[Short descriptive text snippets]
::::::::::
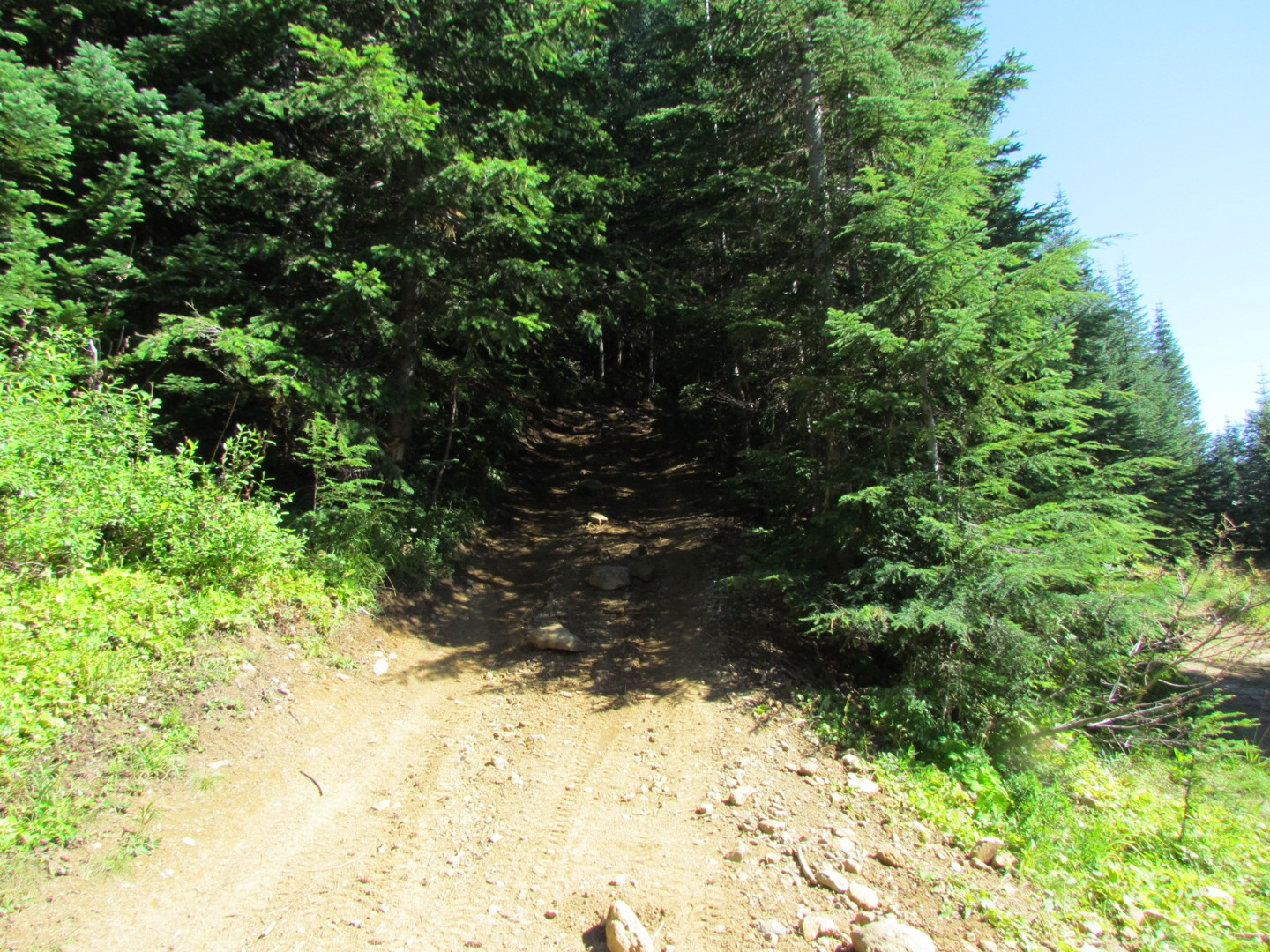 Evans Creek / Trail #519 - Waypoint 3: Intersection / Turn Right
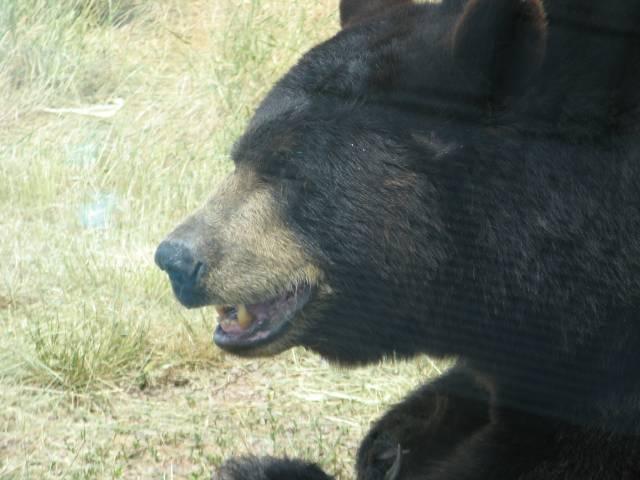 Bear by the car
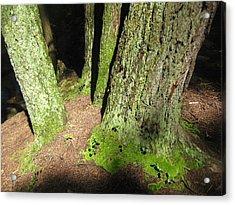 Moss Against The Shadows Acrylic Print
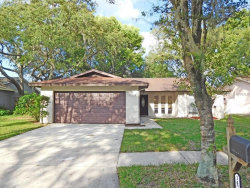 Photo of 14707 Tall Tree Drive, LUTZ, FL 33559 (MLS # T2831061)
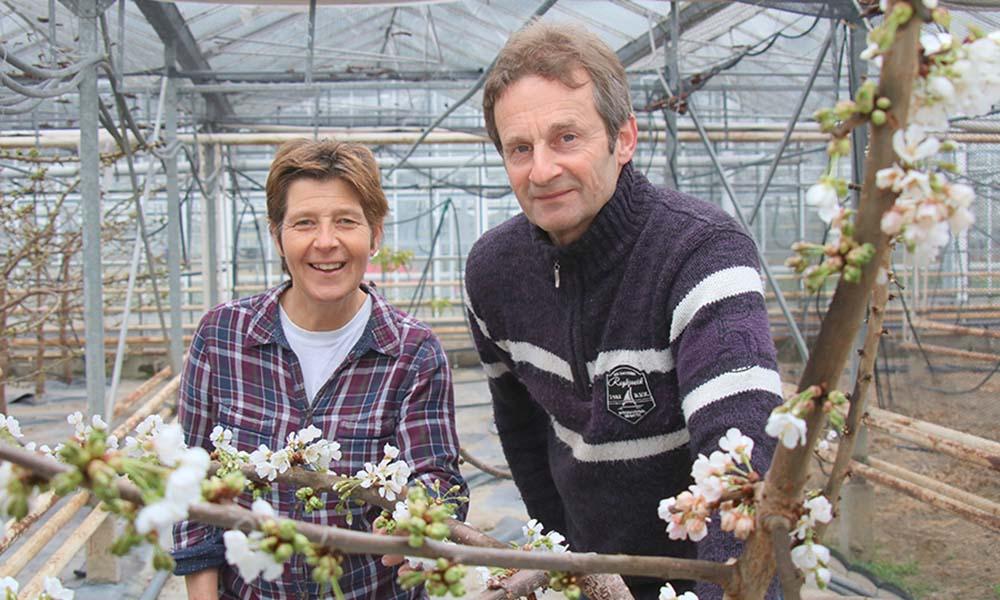 'Op een groot tuinbouwbedrijf ben je alleen aan het managen'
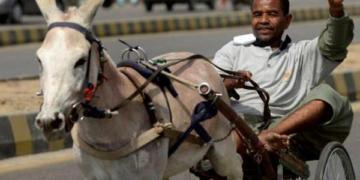 गधे गरीबी पाकिस्तान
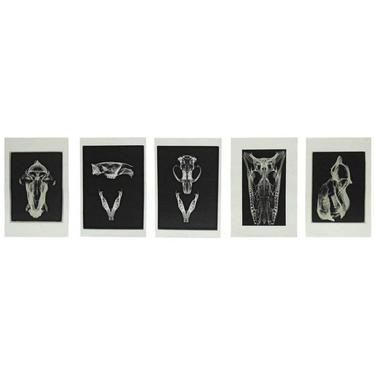 Set of Five X-Rayed Animal Skull Prints by ErinLaneEstate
::::::::::
### Task item
Above are the records; transcribe them exactly without the pictures.

### Answer box
 Evans Creek / Trail #519 - Waypoint 3: Intersection / Turn Right
 Bear by the car
 Moss Against The Shadows Acrylic Print
 Photo of 14707 Tall Tree Drive, LUTZ, FL 33559 (MLS # T2831061)
 'Op een groot tuinbouwbedrijf ben je alleen aan het managen'
 गधे गरीबी पाकिस्तान
 Set of Five X-Rayed Animal Skull Prints by ErinLaneEstate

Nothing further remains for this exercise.